Neither. I have used both, but have a local food Pro Pac that is better.


----------



## badbullgator (Dec 20, 2004)

Maybe you foodies will be interested in this. Do another search and look for food polls. You will see that more folks here feed PP than other brands. There just might be a reason for that.;-)


----------



## brian lewis (Jun 6, 2005)

I know, not one of the choices....but....been on diamond for several years but am giving some of Black Gold's new formulas a try and am really liking the results.


----------



## TANK (Oct 25, 2007)

I'm a EUK man.......


----------



## sqrle1 (Jan 22, 2006)

badbullgator said:


> Maybe you foodies will be interested in this. Do another search and look for food polls. You will see that more folks here feed PP than other brands. There just might be a reason for that.;-)



Large advertising budget and availability would play a major reason. 

You would be surprised at the reasons people will give why they feed a particular brand. 
One reason I have gotten is my dog food company gives away little tote bags and such at the shows. 
My dog food company puts me up in a hotel in New York for the major dog show. Even though the person stated that they weren't always happy with the product.
My dog food company gives me $7.00 checks for the belonging to the club. ? If they could afford to give that much off everyone else must be really getting raked. 
It has something in it that makes my dogs teeth whiter so I don't have to clean them.


----------



## born2retrieve (Nov 18, 2007)

I have tried both in the past (EUK and PP). I have found Nuntri Source to be much better and cost less.


----------



## Waterdogs (Jan 20, 2006)

Opinions about dog foods are like buttholes. Everyone has one. I try to support the companys that support are sports. I feed Eukanuba to my young dogs. I really think their are better foods but Ive always had good stools and good results with it. Ive dome resaerch on all of it and am more confused now.


----------



## FowlDawgs (Oct 22, 2007)

I currently feed Pro Plan Perf, but when I have to go buy another bag for my choco hunny we're going back to Euk Sporting. PP is alright, but Mojo doesn't really like it and I liked the way Euk made her coat and teeth look better than with the PP. But, who cares what you feed your dog as long as it gets its nutritional value and is healthy.

Cory


----------



## msdaisey (May 13, 2004)

I feed Euk and Iams products because I can buy them wholesale and delivered (and stacked in the barn) to me. The distributor also carries, crates, leads, treats, toys, etc. - almost everything you'd find in PetSmart, but I can buy at cost.

I can buy the Professional bags of some foods, but with products that don't come that way, I can participate in the breeder program (save UPCS for rebate checks, which I then submit when I buy more). Just leave the check/coupons for the driver, who is a great guy.

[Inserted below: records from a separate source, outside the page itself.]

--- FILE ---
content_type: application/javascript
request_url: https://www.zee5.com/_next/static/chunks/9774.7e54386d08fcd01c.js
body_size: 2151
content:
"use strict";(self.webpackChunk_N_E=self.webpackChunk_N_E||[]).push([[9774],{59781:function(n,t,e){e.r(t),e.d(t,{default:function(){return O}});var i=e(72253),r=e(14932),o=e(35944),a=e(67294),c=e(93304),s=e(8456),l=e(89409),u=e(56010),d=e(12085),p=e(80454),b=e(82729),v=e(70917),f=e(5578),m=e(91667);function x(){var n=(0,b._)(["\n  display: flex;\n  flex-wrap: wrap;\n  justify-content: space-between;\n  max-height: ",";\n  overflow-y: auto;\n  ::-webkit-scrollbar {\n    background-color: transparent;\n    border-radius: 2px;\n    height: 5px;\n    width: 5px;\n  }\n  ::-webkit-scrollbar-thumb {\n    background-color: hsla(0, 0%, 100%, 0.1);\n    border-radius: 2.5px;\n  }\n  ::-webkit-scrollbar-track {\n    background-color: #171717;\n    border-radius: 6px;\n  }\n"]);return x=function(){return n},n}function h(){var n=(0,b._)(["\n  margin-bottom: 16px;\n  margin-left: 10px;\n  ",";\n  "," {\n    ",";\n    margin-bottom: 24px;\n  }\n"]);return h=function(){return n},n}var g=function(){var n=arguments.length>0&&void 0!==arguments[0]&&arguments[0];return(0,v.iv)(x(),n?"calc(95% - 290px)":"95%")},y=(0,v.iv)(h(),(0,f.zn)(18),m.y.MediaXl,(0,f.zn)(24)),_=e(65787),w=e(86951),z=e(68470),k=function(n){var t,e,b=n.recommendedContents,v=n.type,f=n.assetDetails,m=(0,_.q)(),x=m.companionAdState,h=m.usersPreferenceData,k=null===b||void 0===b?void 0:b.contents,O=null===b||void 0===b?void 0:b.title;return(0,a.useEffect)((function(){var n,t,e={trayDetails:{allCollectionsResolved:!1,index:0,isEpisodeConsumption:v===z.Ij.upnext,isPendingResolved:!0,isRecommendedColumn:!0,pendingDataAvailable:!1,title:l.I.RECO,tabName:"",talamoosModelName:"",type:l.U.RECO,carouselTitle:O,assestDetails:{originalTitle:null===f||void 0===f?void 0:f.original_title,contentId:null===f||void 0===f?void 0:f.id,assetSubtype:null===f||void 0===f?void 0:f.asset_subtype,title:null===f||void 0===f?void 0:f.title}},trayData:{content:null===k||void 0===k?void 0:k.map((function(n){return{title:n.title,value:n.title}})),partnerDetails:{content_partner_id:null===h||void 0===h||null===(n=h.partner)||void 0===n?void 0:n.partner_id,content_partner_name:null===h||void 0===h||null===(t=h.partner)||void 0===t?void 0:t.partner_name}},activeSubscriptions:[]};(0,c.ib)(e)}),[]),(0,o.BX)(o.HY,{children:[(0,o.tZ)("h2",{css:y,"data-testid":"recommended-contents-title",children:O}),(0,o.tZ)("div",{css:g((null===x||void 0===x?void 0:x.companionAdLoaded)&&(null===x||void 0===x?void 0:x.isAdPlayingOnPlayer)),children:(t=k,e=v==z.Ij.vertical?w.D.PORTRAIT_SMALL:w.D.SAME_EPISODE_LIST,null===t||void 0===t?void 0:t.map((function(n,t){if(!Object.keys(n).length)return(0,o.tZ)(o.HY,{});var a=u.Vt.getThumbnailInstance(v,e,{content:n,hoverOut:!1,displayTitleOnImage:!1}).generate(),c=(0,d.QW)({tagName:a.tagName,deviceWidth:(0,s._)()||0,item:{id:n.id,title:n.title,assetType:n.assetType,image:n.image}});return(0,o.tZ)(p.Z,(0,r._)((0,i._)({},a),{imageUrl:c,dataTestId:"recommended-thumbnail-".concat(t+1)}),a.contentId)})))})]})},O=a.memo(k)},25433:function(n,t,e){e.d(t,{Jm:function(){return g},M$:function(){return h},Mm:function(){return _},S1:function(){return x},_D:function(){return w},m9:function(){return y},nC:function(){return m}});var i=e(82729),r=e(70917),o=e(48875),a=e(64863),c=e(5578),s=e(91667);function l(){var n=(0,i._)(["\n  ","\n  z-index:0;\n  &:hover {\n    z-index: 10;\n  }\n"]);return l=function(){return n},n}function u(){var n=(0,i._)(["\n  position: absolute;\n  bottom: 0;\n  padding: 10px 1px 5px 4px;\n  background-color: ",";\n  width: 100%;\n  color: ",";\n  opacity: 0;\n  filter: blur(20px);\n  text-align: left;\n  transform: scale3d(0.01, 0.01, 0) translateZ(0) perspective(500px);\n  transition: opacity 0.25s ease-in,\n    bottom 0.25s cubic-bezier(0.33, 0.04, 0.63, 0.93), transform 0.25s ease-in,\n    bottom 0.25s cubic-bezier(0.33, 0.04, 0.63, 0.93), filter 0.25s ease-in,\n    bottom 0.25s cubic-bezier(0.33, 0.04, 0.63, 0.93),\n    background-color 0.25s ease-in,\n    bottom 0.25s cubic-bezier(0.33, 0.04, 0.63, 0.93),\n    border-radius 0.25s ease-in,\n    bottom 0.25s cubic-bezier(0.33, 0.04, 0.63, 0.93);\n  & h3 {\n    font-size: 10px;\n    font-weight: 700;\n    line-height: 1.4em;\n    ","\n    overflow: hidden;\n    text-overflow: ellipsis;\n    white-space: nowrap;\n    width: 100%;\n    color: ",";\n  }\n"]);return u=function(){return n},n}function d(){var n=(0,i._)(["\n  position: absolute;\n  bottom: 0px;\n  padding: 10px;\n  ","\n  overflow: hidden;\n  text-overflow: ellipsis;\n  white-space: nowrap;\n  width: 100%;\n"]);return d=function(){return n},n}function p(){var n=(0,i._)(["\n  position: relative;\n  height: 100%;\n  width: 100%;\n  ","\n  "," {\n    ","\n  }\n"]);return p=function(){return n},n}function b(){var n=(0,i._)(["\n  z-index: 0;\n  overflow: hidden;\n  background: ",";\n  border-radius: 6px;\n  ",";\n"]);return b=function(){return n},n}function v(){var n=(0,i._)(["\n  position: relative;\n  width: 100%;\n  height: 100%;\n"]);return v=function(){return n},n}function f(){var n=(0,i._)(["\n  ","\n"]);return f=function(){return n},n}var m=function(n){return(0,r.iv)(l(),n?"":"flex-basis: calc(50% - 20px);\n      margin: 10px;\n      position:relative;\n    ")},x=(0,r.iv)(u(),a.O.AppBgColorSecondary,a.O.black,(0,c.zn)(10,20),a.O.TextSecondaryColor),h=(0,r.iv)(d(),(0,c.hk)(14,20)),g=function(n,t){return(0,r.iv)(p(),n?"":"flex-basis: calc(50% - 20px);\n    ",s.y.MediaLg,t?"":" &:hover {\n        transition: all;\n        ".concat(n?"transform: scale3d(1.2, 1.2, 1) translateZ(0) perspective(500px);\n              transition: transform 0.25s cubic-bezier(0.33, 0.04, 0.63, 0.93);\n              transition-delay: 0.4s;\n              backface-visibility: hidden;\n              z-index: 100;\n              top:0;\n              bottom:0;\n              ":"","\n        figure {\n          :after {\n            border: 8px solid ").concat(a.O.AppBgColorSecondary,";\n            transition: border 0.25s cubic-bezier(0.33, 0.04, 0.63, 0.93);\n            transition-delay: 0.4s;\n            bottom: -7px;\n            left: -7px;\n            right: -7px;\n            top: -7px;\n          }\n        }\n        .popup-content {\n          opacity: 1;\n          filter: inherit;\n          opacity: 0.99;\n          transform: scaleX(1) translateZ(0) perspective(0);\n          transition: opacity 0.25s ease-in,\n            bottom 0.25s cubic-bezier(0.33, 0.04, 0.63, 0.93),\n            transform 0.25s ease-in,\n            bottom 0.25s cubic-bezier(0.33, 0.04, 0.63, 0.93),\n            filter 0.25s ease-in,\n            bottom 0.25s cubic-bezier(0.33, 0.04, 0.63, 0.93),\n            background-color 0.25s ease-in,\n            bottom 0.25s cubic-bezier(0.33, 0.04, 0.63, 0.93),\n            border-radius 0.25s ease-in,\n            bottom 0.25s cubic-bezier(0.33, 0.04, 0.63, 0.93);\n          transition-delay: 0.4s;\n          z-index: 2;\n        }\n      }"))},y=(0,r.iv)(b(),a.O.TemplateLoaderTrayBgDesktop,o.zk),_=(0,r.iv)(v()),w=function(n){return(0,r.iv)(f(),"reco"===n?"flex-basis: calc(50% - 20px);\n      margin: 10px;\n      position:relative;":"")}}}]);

HUGE convenience factor - plus my dogs have always done well on Euk.


----------



## WindyCreek (Jan 3, 2007)

Pro Plan Performance. Have used Eukanuba in the past. Both are good whatever works for anyone's situation whether due to availability, rebates, endurance, coat or whatever is the way for them to go.


----------



## lanse brown (Apr 22, 2004)

I fed Pro Plan for 22 years and I now have 15 Purina Hats, 6 Purina Jackets, 57 Purina Whistle lanyards, 3 15' x 15' Purina tents, 3 Columbia White Purina Rain Gear, and 9 white Purnia Handling Jackets and 4 pair of Purina Checker Board boxer shorts, I realize that I pay 10-15 dollars a bag more and I am sure that my dog likes the way I look. My dogs do not eat advertising and so I changed to Black Gold-50# not 37 1/2 # and a cost of $24 per bag not $38. So far the last 3 FC/AFC Double Header bitches have not lost weight.


----------



## camhuff (Apr 4, 2007)

I used to use Euk, but it got so EXPENSIVE I had to change to Hi-Pro. Got the same results for 1/2 the money.


----------